[EXERCISE INSTRUCTIONS]:
In the records below, begin at the line that has "劲仪优选生活贵港（龙圣店）" and stop after the line that has "スリクソン ZX Mk II フェアウェイウッド"; quote those lines verbatim and nothing more.

[DATA EXTRACT]:

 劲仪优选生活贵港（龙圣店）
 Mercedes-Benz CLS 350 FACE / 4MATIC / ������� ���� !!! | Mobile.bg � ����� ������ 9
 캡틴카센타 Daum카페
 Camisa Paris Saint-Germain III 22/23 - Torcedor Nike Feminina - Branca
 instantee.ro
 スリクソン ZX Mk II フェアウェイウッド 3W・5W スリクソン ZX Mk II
==
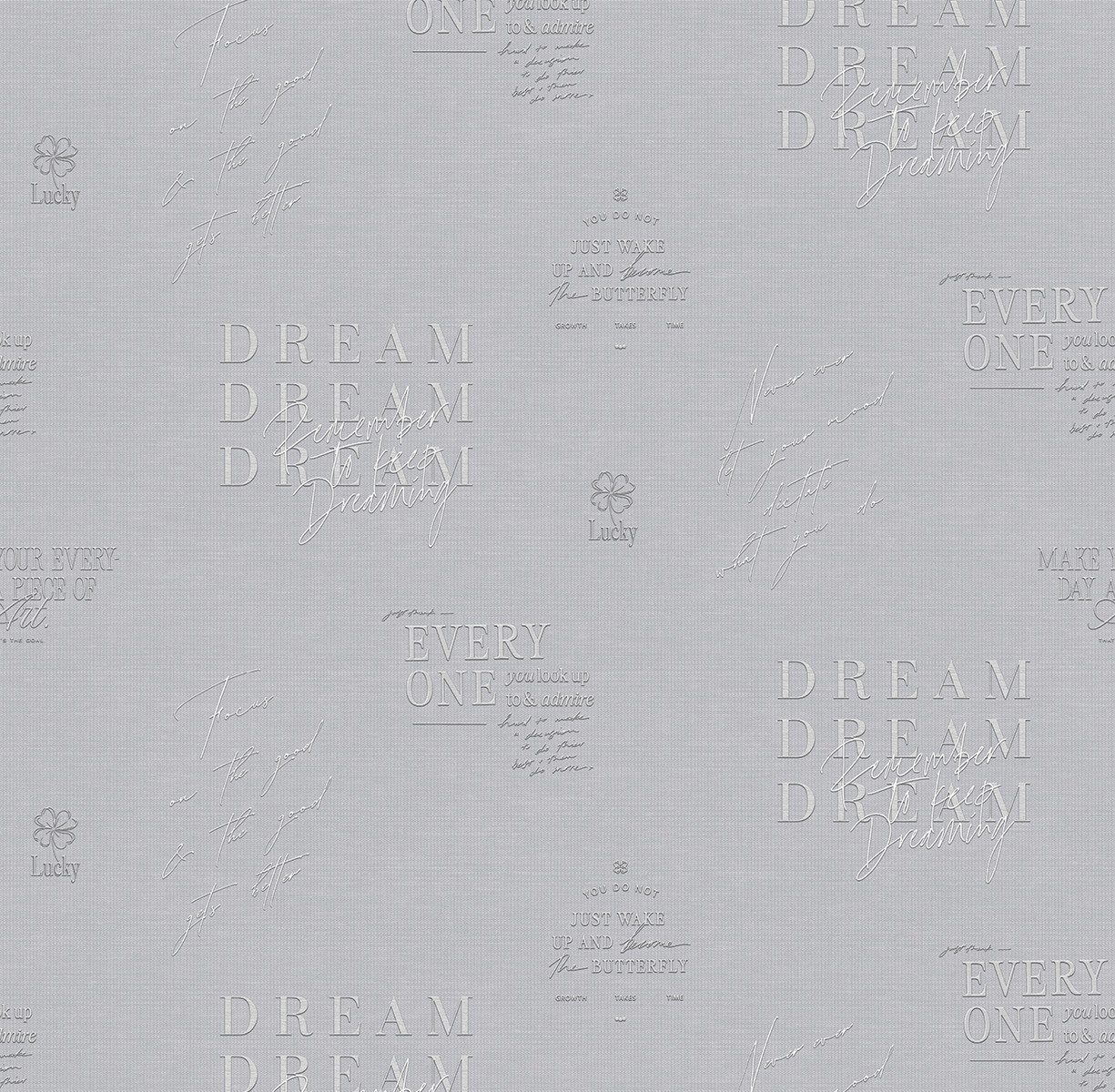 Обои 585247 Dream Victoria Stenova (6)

[SOLUTION TO THIS EXERCISE]:
 劲仪优选生活贵港（龙圣店）
 Mercedes-Benz CLS 350 FACE / 4MATIC / ������� ���� !!! | Mobile.bg � ����� ������ 9
 캡틴카센타 Daum카페
 Camisa Paris Saint-Germain III 22/23 - Torcedor Nike Feminina - Branca
 instantee.ro
 スリクソン ZX Mk II フェアウェイウッド 3W・5W スリクソン ZX Mk II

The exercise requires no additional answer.